TASK ITEM =
Copy every record word for word. Pictures are not part of the copy.

Stored data entries
____________________
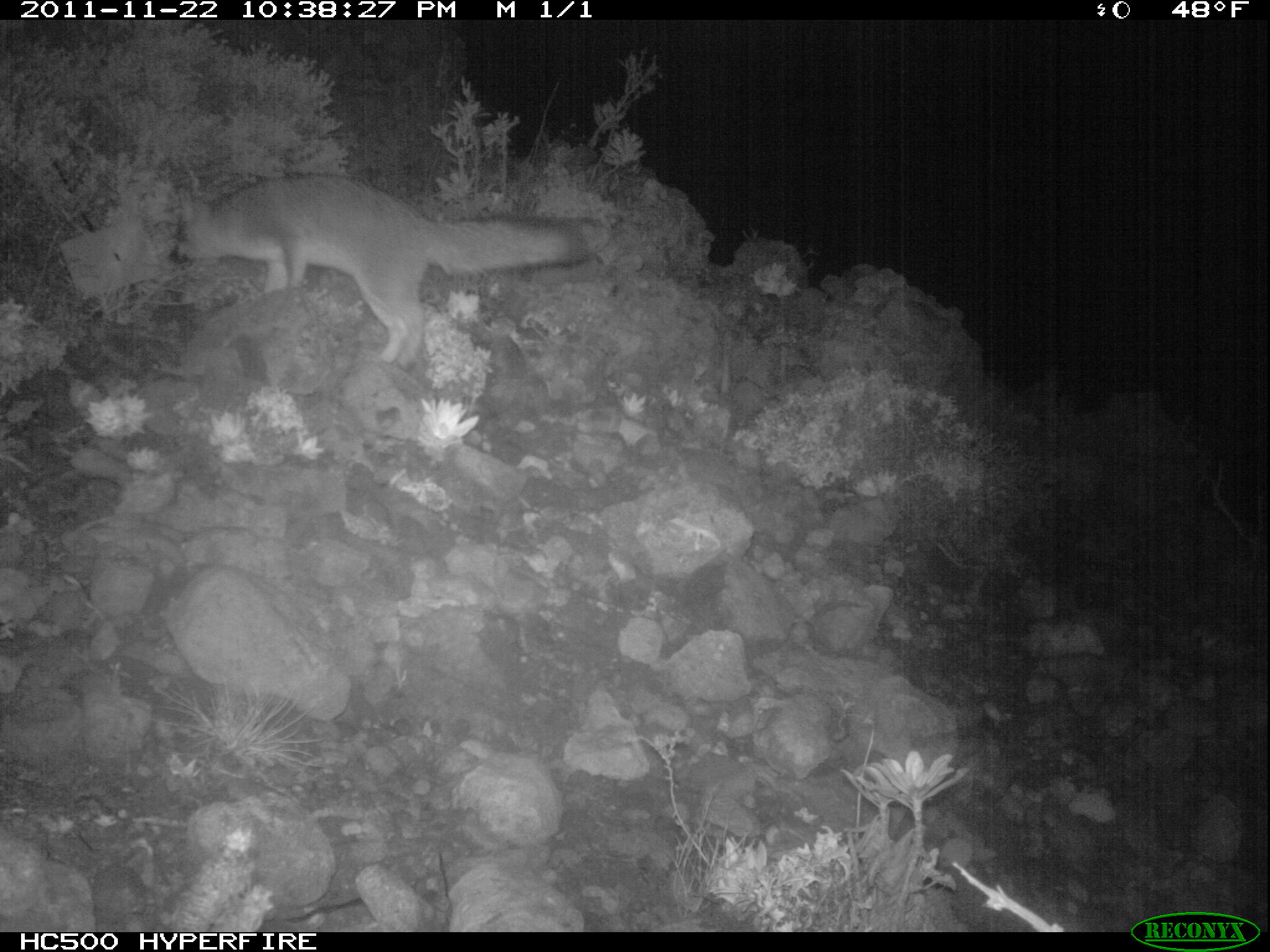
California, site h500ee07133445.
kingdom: Animalia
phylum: Chordata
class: Mammalia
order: Carnivora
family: Canidae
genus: Urocyon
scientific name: Urocyon littoralis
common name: island fox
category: fox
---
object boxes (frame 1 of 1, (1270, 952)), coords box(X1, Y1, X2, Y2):
fox: box(166, 173, 611, 370)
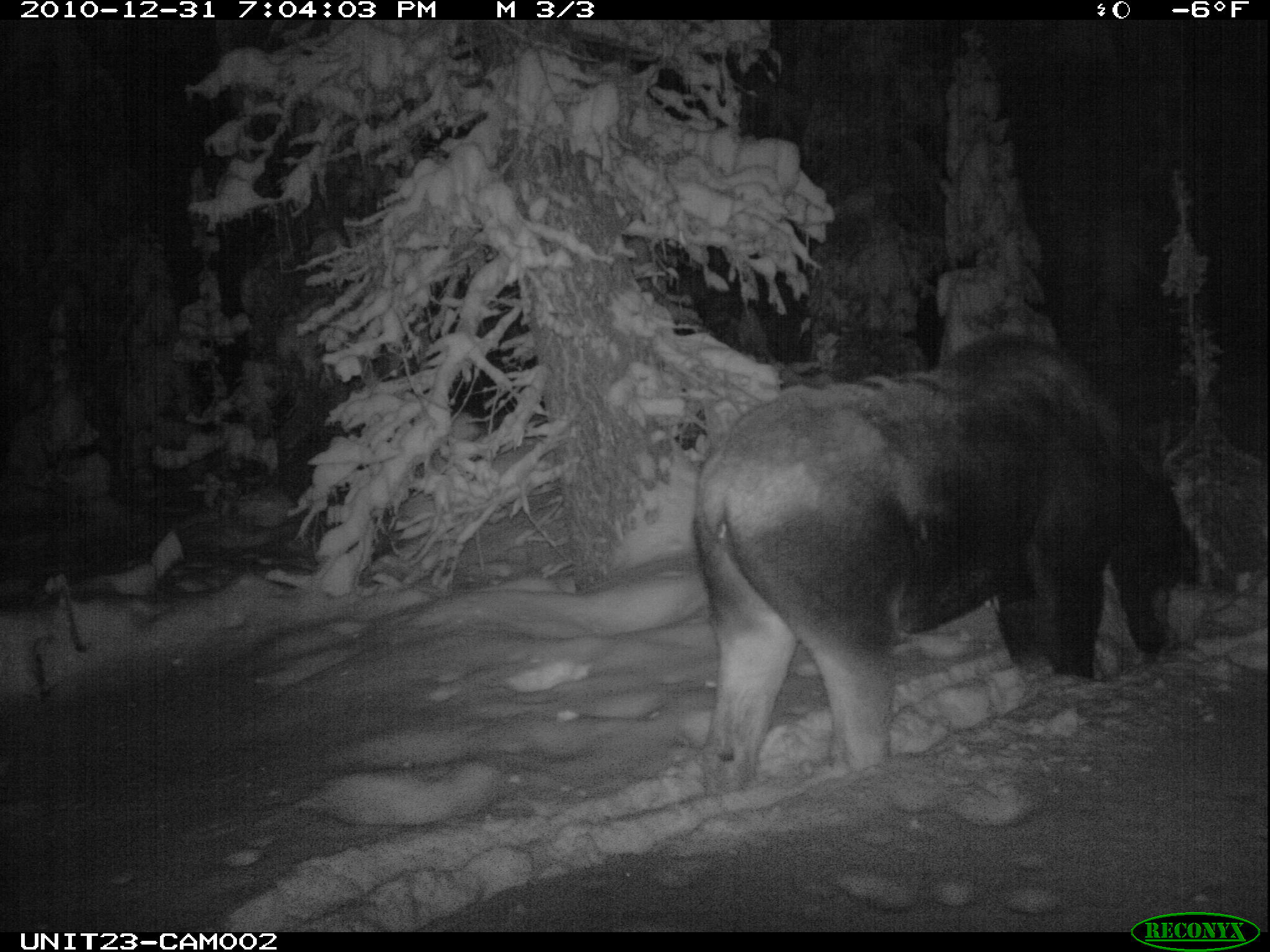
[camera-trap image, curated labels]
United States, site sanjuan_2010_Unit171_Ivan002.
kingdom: Animalia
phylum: Chordata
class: Mammalia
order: Artiodactyla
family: Cervidae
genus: Alces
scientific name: Alces alces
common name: moose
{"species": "Alces alces (moose)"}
____________________
WRITTEN ANSWER =
California, site h500ee07133445.
kingdom: Animalia
phylum: Chordata
class: Mammalia
order: Carnivora
family: Canidae
genus: Urocyon
scientific name: Urocyon littoralis
common name: island fox
category: fox
---
object boxes (frame 1 of 1, (1270, 952)), coords box(X1, Y1, X2, Y2):
fox: box(166, 173, 611, 370)
[camera-trap image, curated labels]
United States, site sanjuan_2010_Unit171_Ivan002.
kingdom: Animalia
phylum: Chordata
class: Mammalia
order: Artiodactyla
family: Cervidae
genus: Alces
scientific name: Alces alces
common name: moose
{"species": "Alces alces (moose)"}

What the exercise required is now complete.